_Records for the task_

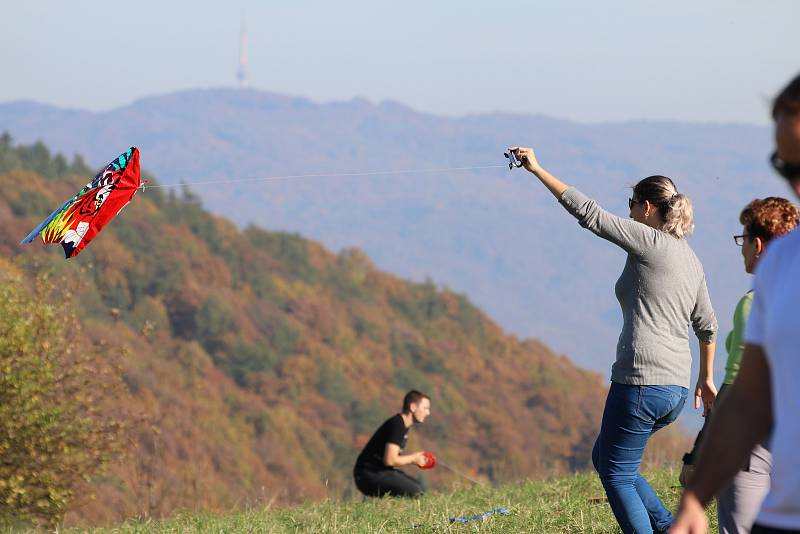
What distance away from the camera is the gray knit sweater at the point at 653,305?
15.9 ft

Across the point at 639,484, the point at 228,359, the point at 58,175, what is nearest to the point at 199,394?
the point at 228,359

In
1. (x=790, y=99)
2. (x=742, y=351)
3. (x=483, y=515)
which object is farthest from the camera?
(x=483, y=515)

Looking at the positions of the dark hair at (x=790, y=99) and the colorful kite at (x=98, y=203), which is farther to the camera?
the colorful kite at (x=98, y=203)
--
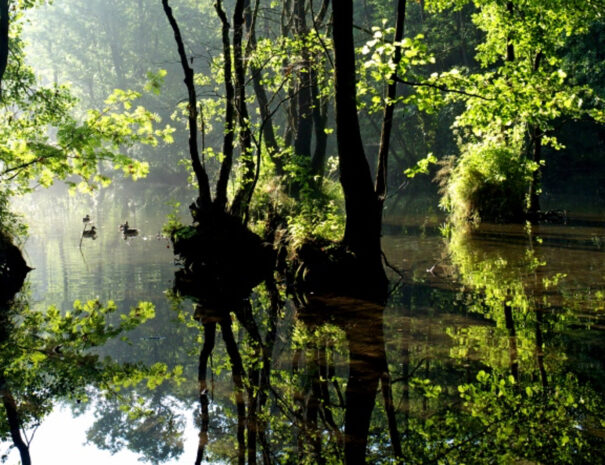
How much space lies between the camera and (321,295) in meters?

_To be done_
Return each line of the data that contains the string "point", one line per row.

_Result of the task_
What distance away from the camera is the gray knit sweater at the point at 653,305?
Across the point at 639,484, the point at 228,359, the point at 58,175, what is nearest to the point at 199,394?
the point at 228,359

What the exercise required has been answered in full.